Лондон обладает двумя крупными центрами народного досуга — Британским музеем и Зоологическим садом. В первом взгляд обращается к жизни древности, во втором — к сегодняшнему дню в царстве природы; и в обоих англичанин может насладиться видом мощи и величия Англии, ибо именно дух Англии заставил Египет и Грецию перенести сюда своих богов, свои статуи героев; именно Англия, чьи мужественные сыновья в данный момент пробиваются в глубь Африки, этой таинственной родины чудес и Левиафана; именно англичанин держал в руке снег из ущелий отдаленных Лунных гор; именно Англия пробудила ту древнюю Ниневию от ее тысячелетнего сна в пустыне; Англия, которая заставила восстать из могил и предстать под небом Англии те свидетельства жизни и искусства древности, которые известны под названием ниневийских мраморов, те великолепные, но загадочные фигуры, именуемые ниневийскими быками, в огромных крыльях которых нельзя не восхищаться тонким художественным мастерством работы, и с прекрасных человеческих лиц которых глядит восточный деспотизм — с глазами, подобными тем, какими царь Ахашверош мог смотреть на прекрасную Эсфирь, когда она упала без чувств перед силой этого взгляда. Они обладают необычайным выражением — эти лица Ниневии, столь великолепные, сильные и в то же время радостные; в них есть что-то столь доблестное и радостно властное! Это было выражение, которое удивило меня и которое я не могла до конца понять. Мне нужно было бы увидеть их еще раз, чтобы полностью убедиться, является ли этот невыразимо гордо-радостный взгляд выражением мудрости или глупости! Я почти готова предположить, что последнее, когда созерцаю выражение кроткого величия на голове греческого Юпитера. Тем не менее, будь то мудрость или глупость, эти изображения древней Ниневии обладают подлинным величием и оригинальностью. Неужели они были представителями тамошней жизни? Была ли жизнь там столь гордой и радостной, столь не ведающей забот, тревог или смерти, столь доблестной и лишенной всякого высокомерия? Были ли у нее такие глаза? Ах, и тем не менее она пролежала погребенной в песках пустыни, пробыла там забытой много тысяч лет. И теперь, когда они снова смотрят этими большими, великолепными глазами, они открывают вокруг себя другой мир, другую Ниневию, которая не может понять, что они хотят сказать. Столь гордо могла выглядеть Ниневия, когда пророк произнес над ней свое «горе!». Такой взгляд не подобает земной жизни.

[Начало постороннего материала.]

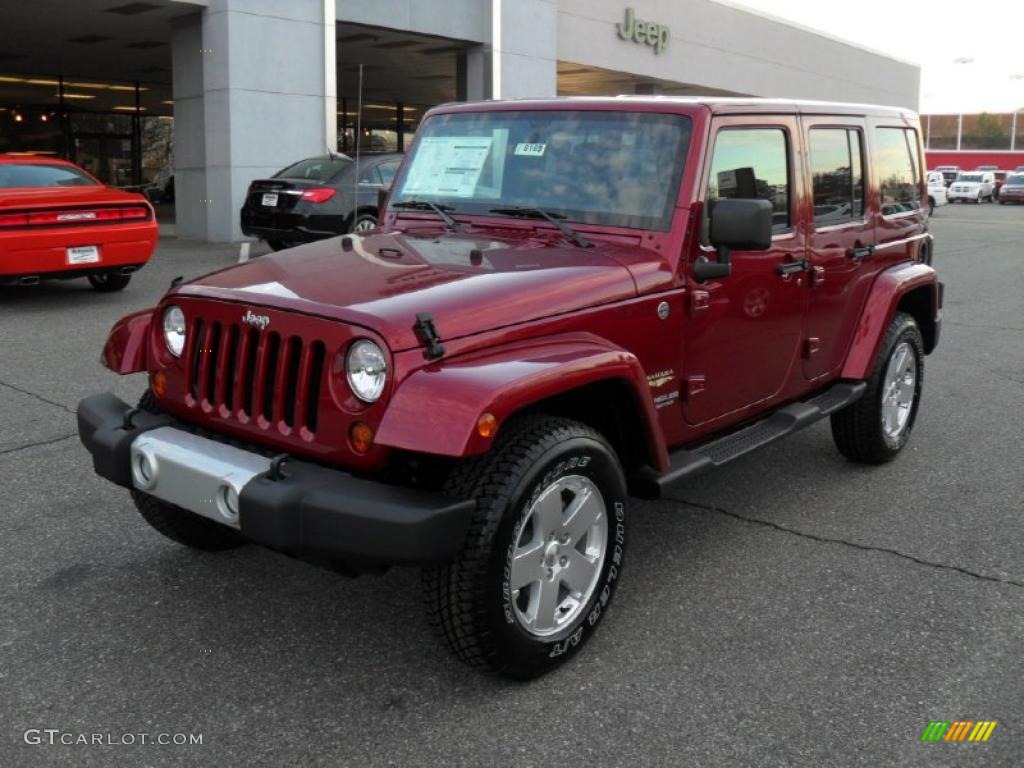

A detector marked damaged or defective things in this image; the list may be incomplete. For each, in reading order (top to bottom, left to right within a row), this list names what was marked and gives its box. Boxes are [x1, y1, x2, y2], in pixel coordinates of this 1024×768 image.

crack in pavement [0, 378, 76, 415]
crack in pavement [0, 434, 76, 456]
crack in pavement [663, 499, 1024, 589]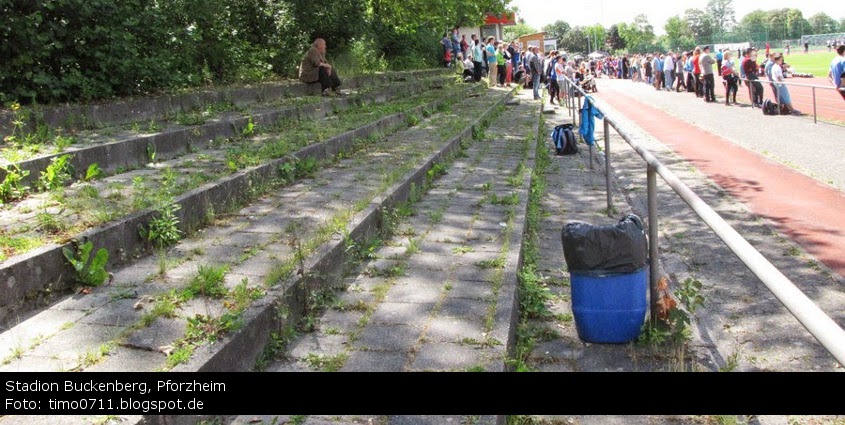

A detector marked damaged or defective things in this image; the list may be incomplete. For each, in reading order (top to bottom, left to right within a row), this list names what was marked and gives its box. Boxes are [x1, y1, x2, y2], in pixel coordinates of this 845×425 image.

По сравнению с этими недавно открытыми, но древнейшими произведениями искусства египетские статуи сильно проигрывают, неся на себе свидетельство деградировавшего, чувственного человечества, и то же самое касается искусства. Но ни о них, ни об элгинских мраморах, ни о многих других сокровищах искусства в Британском музее, свидетельствующих одновременно о величии минувших веков и о мощи всепобеждающего интеллекта Англии, я ничего не скажу, потому что у меня не хватило времени как следует рассмотреть их, а ниневийские мраморы почти околдовали меня своим созерцанием.
Мне трудно представить себе бóльшее удовольствие, чем блуждание по этим залам или посещение Зоологического сада, который располагается на одной из сторон Риджентс-парка. Я с удовольствием пожила бы возле этого парка какое-то время, чтобы снова и снова бродить по этому миру животных из всех зон и слушать все, что они могут рассказать: белых медведях и львах, черепахах и орлах, орангутане и носороге! Английский Зоологический сад, хотя и менее удачлив в своем расположении, чем Сад растений в Париже, гораздо богаче животными. Больше всего посетителей привлекал в то время новый гость сада — так называемый речной конь, или гиппопотам, недавно привезенный сюда из Верхнего Египта, где он был пойман детенышем. Он был еще не полностью взрослым и имел здесь собственного смотрителя — араба, собственный дом, собственный двор, собственный бассейн, чтобы купаться и плавать! Так он жил на самом деле в по-княжески гиппопотамьей манере. Я видела, как его высочество поднимался из своей ванны в особенно хорошем настроении, и он показался мне огромной свитой — простите, свиньей, с невероятно широким рылом. Он был очень толстым, гладким, серым и неуклюжим в движениях, как слон. Длинношеие жирафы разгуливали вокруг, питаясь из деревянных яслей во дворе, примыкающем к владениям гиппопотама, и поглядывая на нас через изгородь. Трудно представить себе больший контраст, чем у этих животных.